Passage |

# Red on Right Returning....duhhhh



## richg99 (Sep 28, 2017)

Yesterday a buddy and I went fishing. He asked where the channel was (he was running my boat). I showed him the Green and Red marker buoys, and said "Red on Right Returning". Amazingly, he had not heard that before. 

All was well until we came back up the channel. He was following the Red on Right Returning rule. However, two other boaters, in a large bass boat, were pumping mud out of their 200 hp motor while stuck on a flat. The actual channel ran close to a marina with some larger boats moored in its slips. It was also a No-Wake-Zone. 

How those guys got 100 yards off-line I'll never know. They finally raised the engine and blew mud out about 50 feet and cleared the soft bottom. I doubt that they knew anything about the "rules of the road" on the water. The clearly missed the channel. They had come OUT of the same channel when they left earlier, so they must have gotten lucky and missed the shallowest portion of the flat.

I thought I'd just post a reminder for anyone interested. 

richg99

https://greatlakes.coastguard.dodlive.mil/2014/05/red-right-return-home-alive/


----------



## DaleH (Sep 28, 2017)

richg99 said:


> How those guys got 100 yards off-line I'll never know ...


I know! Or at least I can guess ...  

Bubba and his buddy were in a FAST boat w/ 200hp and just couldn't be bothered to slow down in the no wake section, so they tried to blow by it well to the outside ... probably like they did EARLIER in the day, like when the tide was higher #-o ?

_Occam's Razor_ - The term Occam's Razor refers to the philosophical idea that for any given set of explanations for an event occurring, it is most likely that _the simplest one is the correct one._


----------



## richg99 (Sep 28, 2017)

You are mostly right, I am sure. 

However, the TVA system doesn't have tides, though we do get water rising when they open the generators on the dams upstream.

Supplied information |
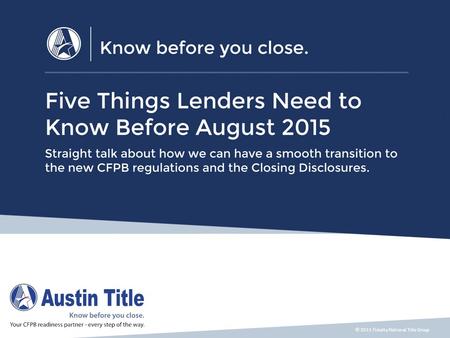 © 2015 Fidelity National Title Group. Five Things You Need to Know Before August 2015 1.Who will prepare the new Closing Disclosure? 2.Who will deliver.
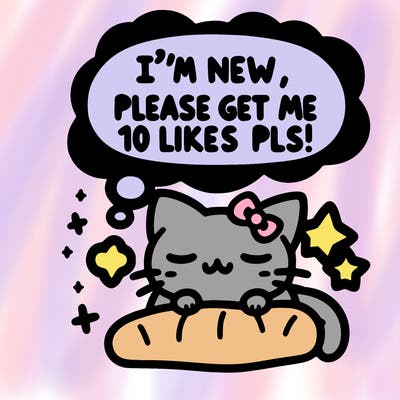 kitty taking a nap dream talking and saying "i'm new, please get me at least 10 likes pls!!"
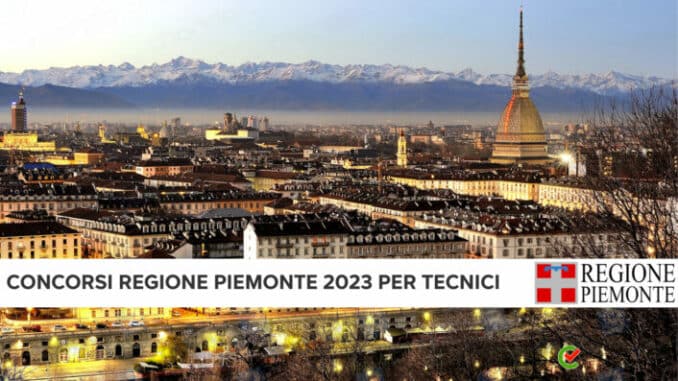 Concorsi Regione Piemonte Tecnici 2023 - 30 posti per diplomati e laureati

Apply what you read |
**1)** Rewrite the stretch of the boating thread from "# Red on Right" through "also a No-Wake-Zone.", changing "channel" to "waterway".
**2)** List each distinct measurement that the boating thread states with a unit, such as a distance or an engine size.
**3)** Write the next part of the boating thread, picking up after its last sentence.

Answers |
**1)**
# Red on Right Returning....duhhhh



## richg99 (Sep 28, 2017)

Yesterday a buddy and I went fishing. He asked where the waterway was (he was running my boat). I showed him the Green and Red marker buoys, and said "Red on Right Returning". Amazingly, he had not heard that before. 

All was well until we came back up the waterway. He was following the Red on Right Returning rule. However, two other boaters, in a large bass boat, were pumping mud out of their 200 hp motor while stuck on a flat. The actual waterway ran close to a marina with some larger boats moored in its slips. It was also a No-Wake-Zone.

**2)** 200 hp, 100 yards, 50 feet

**3)**
One of the trout streams near me here in TN (The Caney Fork) is below the Center Hill dam. She rises five feet in about an hour or so when they open one or two generators. There is an APP to let you know the schedule, but it isn't always accurate. I usually check out a stump at water's edge and watch it during the time it is in sight. If it is "sinking" I know the river is slowly rising.

richg99


----------



## stinkfoot (Sep 28, 2017)

Red right returning means returning from the ocean. Otherwise it means when heading upstream or towards the headwaters of whatever body of water you are on the red bouy should be on your right. In my case that means when you have left the boat launch red is on the right. When returning red is on the left. It is not cut and dried.


----------



## SeaFaring (Sep 28, 2017)

stinkfoot said:


> Red right returning means returning from the ocean. Otherwise it means when heading upstream or towards the headwaters of whatever body of water you are on the red bouy should be on your right. In my case that means when you have left the boat launch red is on the right. When returning red is on the left. It is not cut and dried.



But that’s just a matter of learning to navigate your local waters. Red right returning can also be difficult where channels split (happens all over the Chesapeake at the confluence of creeks and rivers). 

For anyone born after July 1, 1972, Maryland requires a boater’s safety certificate that covers this. The class takes about an hour and is totally worth it. 

People seem to think that you can run a piece of equipment that weighs two tons at 80mph with no brakes without any training or serious thought. It baffles me. 




Sent from my iPhone using Tapatalk


----------



## richg99 (Sep 28, 2017)

Yep, it can be confusing. However, in this particular case, my buddy wasn't sure what SIDE of the green buoy he should be on. 

If the red and the green would have been aside each other on the channel, it would have been obvious. But, the first one we came to was a Green, and it appeared to be on the Left side of the channel (heading out). Once he looked ahead for the RED buoy, he could see where the boat had to be. The channel actually hugged the Left side at that point. 

As it said in the article, the NUMBERS on the buoy also signify whether you are coming AWAY from the "sea" (in this case, the TVA River system). Rising numbers mean that you are running away from the "sea".

https://www.schoolofsailing.net/aids-to-navigation.html


----------



## stinkfoot (Sep 28, 2017)

SeaFaring said:


> stinkfoot said:
> 
> 
> > Red right returning means returning from the ocean. Otherwise it means when heading upstream or towards the headwaters of whatever body of water you are on the red bouy should be on your right. In my case that means when you have left the boat launch red is on the right. When returning red is on the left. It is not cut and dried.
> ...



No it isn't. I am not returning anywhere I am heading out. BC also requires a boating proficiency test. Red right returning is not a helpful adage which is what I was pointing out.


----------



## Crazyboat (Sep 28, 2017)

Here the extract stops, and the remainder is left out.